In each question below is given a statement followed by two conclusions…

2025

In each question below is given a statement followed by two conclusions numbered I and II. You have to assume everything in the statement to be true, then consider the two conclusions together and decide which of them logically follows beyond a reasonable doubt from the information given in the statement.

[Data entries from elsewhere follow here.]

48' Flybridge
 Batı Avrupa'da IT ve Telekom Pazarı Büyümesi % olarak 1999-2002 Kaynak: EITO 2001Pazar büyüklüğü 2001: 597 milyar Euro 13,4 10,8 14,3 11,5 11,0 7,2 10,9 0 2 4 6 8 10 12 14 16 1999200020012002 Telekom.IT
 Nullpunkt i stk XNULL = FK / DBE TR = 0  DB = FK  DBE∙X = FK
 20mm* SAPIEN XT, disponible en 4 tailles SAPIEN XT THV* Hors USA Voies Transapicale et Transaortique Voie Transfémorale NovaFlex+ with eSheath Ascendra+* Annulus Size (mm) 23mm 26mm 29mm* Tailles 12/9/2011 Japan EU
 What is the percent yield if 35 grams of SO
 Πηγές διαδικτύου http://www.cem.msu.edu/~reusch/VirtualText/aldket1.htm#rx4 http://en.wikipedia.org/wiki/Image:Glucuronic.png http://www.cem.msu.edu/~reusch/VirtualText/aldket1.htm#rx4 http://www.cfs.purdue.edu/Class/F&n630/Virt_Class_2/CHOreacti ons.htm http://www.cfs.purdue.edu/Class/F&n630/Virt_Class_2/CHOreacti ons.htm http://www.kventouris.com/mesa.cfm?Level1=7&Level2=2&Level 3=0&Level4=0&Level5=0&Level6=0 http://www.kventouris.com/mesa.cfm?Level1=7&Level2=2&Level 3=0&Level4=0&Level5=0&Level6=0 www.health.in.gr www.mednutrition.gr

Statements: Fortune favours the brave.

Conclusions:

I. Risks are necessary for success.

II. Cowards die many times before their death.

  1. A.

    Only conclusion I follows

  2. B.

    Only conclusion II follows

  3. C.

    Either I or II follows

  4. D.

    Neither I nor II follows

Show answer & explanation

Correct answer: A

Concept: In statement-and-conclusion reasoning, take the statement as unconditionally true and check whether each conclusion is strictly and necessarily implied by its actual content — not merely similar in theme — judging each conclusion independently unless the two conclusions form a genuine complementary either/or pair.

Application:

  • Conclusion I — "Risks are necessary for success": bravery inherently involves taking risks, and the statement asserts that this trait is rewarded with being favoured, i.e., with success — so this is a direct restatement of the statement's own claim and stays entirely inside its scope. It follows.

  • Conclusion II — "Cowards die many times before their death": this introduces an entirely different subject — the experience of cowards facing death — that the statement never mentions or implies. Nothing in "fortune favours the brave" licenses a claim about cowards' deaths. It does not follow.

Cross-check: I and II concern different subjects rather than being two mutually exclusive readings of the same claim, so they do not form a complementary either/or pair; only one of them (I) is actually implied by the statement. Hence the correct combination is that only conclusion I follows.